On the right and centre, a multitude of personalities vie for space. Edouard Philippe, Macron’s first prime minister, will stand on a centre-right ticket. Another former PM, Gabriel Attal, wants to represent Macron’s centrist party Renaissance but faces rivalry from several others, including justice minister Gérald Darmanin. On the right, Bruno Retailleau, a former hardline interior minister who served under Macron, wants to be the rightwing candidate for Les Républicains but faces rivalry inside his party from figures like MP Laurent Wauquiez, and from outsiders like the mayor of Cannes, David Lisnard. Former PM Dominique de Villepin - who gained international fame articulating France’s opposition to the 2003 Iraq war and has been recently vocal on Gaza - is also seeking to run. For him and many candidates, the challenge will be gathering obligatory backing signatures from 500 elected officials.
Amid the high number of men seeking candidacy, some senior women at the left’s meeting warned that “testosterone” or “ego” should not be deciding factors. Antoine Bristielle, director of opinion at the Fondation Jean-Jaurès thinktank, said it was crucial for candidates to understand the desire among French voters for an in-depth policy debate on social and economic issues. At the last presidential election in 2022, Macron beat Le Pen without an in-depth discussion of his policies. Then a 2024 snap election left parliament without an absolute majority and rudderless.

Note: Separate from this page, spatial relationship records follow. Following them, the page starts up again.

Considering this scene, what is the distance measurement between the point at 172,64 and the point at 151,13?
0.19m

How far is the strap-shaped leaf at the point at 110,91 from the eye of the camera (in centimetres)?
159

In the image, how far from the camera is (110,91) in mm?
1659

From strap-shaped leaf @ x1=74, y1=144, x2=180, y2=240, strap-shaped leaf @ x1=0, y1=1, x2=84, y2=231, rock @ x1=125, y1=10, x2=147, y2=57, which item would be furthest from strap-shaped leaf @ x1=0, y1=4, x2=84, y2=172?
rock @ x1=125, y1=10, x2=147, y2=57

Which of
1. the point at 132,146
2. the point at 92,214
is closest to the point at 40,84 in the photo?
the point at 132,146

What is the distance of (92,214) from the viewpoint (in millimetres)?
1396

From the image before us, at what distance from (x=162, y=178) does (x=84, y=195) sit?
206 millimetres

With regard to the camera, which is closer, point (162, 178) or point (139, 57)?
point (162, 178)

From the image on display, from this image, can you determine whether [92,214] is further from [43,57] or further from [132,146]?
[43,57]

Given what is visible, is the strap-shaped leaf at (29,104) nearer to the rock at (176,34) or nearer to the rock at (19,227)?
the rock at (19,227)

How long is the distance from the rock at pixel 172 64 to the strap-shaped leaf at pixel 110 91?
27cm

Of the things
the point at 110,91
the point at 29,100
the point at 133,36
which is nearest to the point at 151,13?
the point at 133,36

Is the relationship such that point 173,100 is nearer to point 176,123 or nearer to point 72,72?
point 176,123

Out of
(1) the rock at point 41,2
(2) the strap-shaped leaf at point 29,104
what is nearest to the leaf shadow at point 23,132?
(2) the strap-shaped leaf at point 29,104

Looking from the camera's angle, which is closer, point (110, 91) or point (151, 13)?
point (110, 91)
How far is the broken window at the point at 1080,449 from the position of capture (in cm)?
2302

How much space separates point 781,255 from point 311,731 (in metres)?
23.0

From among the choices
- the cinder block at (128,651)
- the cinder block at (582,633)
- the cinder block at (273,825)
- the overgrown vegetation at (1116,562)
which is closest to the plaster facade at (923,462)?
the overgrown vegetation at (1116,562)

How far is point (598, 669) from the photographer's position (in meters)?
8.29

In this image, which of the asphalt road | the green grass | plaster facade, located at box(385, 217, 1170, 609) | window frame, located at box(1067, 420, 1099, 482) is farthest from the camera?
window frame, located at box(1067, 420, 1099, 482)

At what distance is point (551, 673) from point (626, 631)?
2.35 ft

Bristielle warned: “The risk is that this election focuses solely on rejecting the RN - a strategic vote with the message: ‘This person is the most central, the most consensual, maybe they can beat the RN’ - even if that person is proposing nothing concrete… That would be dramatic because no in-depth policy issues would be settled.”
Top of French voters’ concerns is healthcare - including difficulties accessing doctors in remote or deprived areas and cuts to the hospital system - as well as the cost of living and the French social security system. But Bristielle said voters’ main socioeconomic worries were not at the centre of political debate, “reinforcing the idea among French people that politicians are cut off from their concerns”. Crucially, polling last month by Ipsos showed 74% of French voters wanted either a radical transformation or deep changes in France - a substantial increase in the past three years. Bristielle added: “There has been a real feeling of immobilism in France… People want this election to be a real democratic moment which settles key issues, but we’re still very far from that.”
Christelle Craplet, director of opinion at Ipsos BVA pollsters, said the election was impossible to predict at this early stage, with only Mélenchon on the radical left and either Le Pen or Bardella for the RN as key candidates in place. She said: “Between these, we have a space which is not clear politically, with a large amount of candidates. This shows the fragmentation of the French political landscape and the difficulty of personalities to emerge in a consensual way.” Prime minister Sébastien Lecornu has called for policies to be put forward, saying: “When a real presidential campaign kicks off… with a real debate on ideas, that will create a more dignified atmosphere.”